■ **REQUIREMENT 1**: Reproduce the passage on social media and public judgment below word for word, from its first sentence to its last.

There's right and wrong in her perspective (not least of which on the *fail* side she blames social media for today's "gutter journalism"; that's simply sophistry).
The internet has seen the rebirth of 'doxa' — the manipulation of opinion through rumor — which can result in a dangerous jump to judgment. Reputations — of individuals and companies — can be shredded without proof and without the benefit of the doubt being given.
But there is a filter and partial antidote to this social web vigilantism and that is the intelligent crowd.
True, the majority of people jump on the snarky train too quickly. But two things will begin (and are beginning) to happen:
- Smart people are raising cautions in the middle of the nasty firestorms, even around someone with the questionable mental acuity of Toronto mayor Rob Ford
- People in the social media demos will learn from their mistakes, as with the misleading tweets during the Boston Marathon bombings. They will become more cautious and contemplative about their judgments and less ready to join the social mob.
I don't have an easy time trusting public opinion. It is often so wrong. After all, Ford was elected in the first place.
Nevertheless, I'm seeing more circumspect tweets and Facebook posts whenever others are hastily mocking or attacking someone who could be innocent. And that's a strong signal we are becoming a more sophisticated online democracy.
Now if only activist groups made a similar commitment to a higher standard of research and reflection before denunciation.

■ **REQUIREMENT 2**: Locate every line in the records below that contains the word "camera", and copy each of those lines in full.

[Collected data]
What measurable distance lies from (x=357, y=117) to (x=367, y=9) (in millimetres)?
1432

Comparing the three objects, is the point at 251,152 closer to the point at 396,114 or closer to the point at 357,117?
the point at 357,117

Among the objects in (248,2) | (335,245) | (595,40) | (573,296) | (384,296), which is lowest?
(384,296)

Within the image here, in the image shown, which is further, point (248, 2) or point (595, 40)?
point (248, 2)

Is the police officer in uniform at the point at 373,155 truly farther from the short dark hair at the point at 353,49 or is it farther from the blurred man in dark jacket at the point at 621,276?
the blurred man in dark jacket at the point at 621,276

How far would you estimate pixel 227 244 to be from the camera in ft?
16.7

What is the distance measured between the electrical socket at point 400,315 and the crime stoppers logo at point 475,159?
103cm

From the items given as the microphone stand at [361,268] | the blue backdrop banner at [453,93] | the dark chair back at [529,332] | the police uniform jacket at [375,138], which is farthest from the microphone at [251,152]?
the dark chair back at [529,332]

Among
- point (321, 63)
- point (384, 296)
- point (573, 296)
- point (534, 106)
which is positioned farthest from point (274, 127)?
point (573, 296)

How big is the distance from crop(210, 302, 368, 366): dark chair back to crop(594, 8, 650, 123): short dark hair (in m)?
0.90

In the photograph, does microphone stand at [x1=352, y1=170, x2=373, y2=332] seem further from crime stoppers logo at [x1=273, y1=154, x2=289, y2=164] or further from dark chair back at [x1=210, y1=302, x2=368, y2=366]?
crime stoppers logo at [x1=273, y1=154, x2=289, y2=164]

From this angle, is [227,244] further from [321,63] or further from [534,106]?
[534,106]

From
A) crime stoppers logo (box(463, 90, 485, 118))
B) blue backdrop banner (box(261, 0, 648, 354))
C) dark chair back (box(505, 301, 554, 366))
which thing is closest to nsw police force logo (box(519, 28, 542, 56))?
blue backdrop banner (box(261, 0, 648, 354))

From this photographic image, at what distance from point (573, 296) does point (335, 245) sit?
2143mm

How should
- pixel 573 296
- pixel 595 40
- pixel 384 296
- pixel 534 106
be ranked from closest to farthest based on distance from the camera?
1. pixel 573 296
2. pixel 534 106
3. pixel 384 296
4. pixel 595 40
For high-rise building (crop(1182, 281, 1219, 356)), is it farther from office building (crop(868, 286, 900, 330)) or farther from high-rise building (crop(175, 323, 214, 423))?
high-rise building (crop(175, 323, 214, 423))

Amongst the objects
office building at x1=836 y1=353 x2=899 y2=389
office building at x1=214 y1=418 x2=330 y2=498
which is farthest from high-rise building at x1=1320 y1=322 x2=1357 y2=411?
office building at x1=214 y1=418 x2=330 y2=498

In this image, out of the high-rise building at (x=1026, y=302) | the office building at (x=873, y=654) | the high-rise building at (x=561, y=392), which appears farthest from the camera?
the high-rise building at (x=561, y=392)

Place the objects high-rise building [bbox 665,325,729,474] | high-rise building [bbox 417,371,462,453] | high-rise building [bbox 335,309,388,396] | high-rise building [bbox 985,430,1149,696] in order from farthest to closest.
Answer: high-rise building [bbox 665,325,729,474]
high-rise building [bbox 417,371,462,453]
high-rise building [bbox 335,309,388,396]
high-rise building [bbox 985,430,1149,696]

■ **TASK SOLUTION 1**:
There's right and wrong in her perspective (not least of which on the *fail* side she blames social media for today's "gutter journalism"; that's simply sophistry).
The internet has seen the rebirth of 'doxa' — the manipulation of opinion through rumor — which can result in a dangerous jump to judgment. Reputations — of individuals and companies — can be shredded without proof and without the benefit of the doubt being given.
But there is a filter and partial antidote to this social web vigilantism and that is the intelligent crowd.
True, the majority of people jump on the snarky train too quickly. But two things will begin (and are beginning) to happen:
- Smart people are raising cautions in the middle of the nasty firestorms, even around someone with the questionable mental acuity of Toronto mayor Rob Ford
- People in the social media demos will learn from their mistakes, as with the misleading tweets during the Boston Marathon bombings. They will become more cautious and contemplative about their judgments and less ready to join the social mob.
I don't have an easy time trusting public opinion. It is often so wrong. After all, Ford was elected in the first place.
Nevertheless, I'm seeing more circumspect tweets and Facebook posts whenever others are hastily mocking or attacking someone who could be innocent. And that's a strong signal we are becoming a more sophisticated online democracy.
Now if only activist groups made a similar commitment to a higher standard of research and reflection before denunciation.

■ **TASK SOLUTION 2**:
How far would you estimate pixel 227 244 to be from the camera in ft?
be ranked from closest to farthest based on distance from the camera?
In this image, out of the high-rise building at (x=1026, y=302) | the office building at (x=873, y=654) | the high-rise building at (x=561, y=392), which appears farthest from the camera?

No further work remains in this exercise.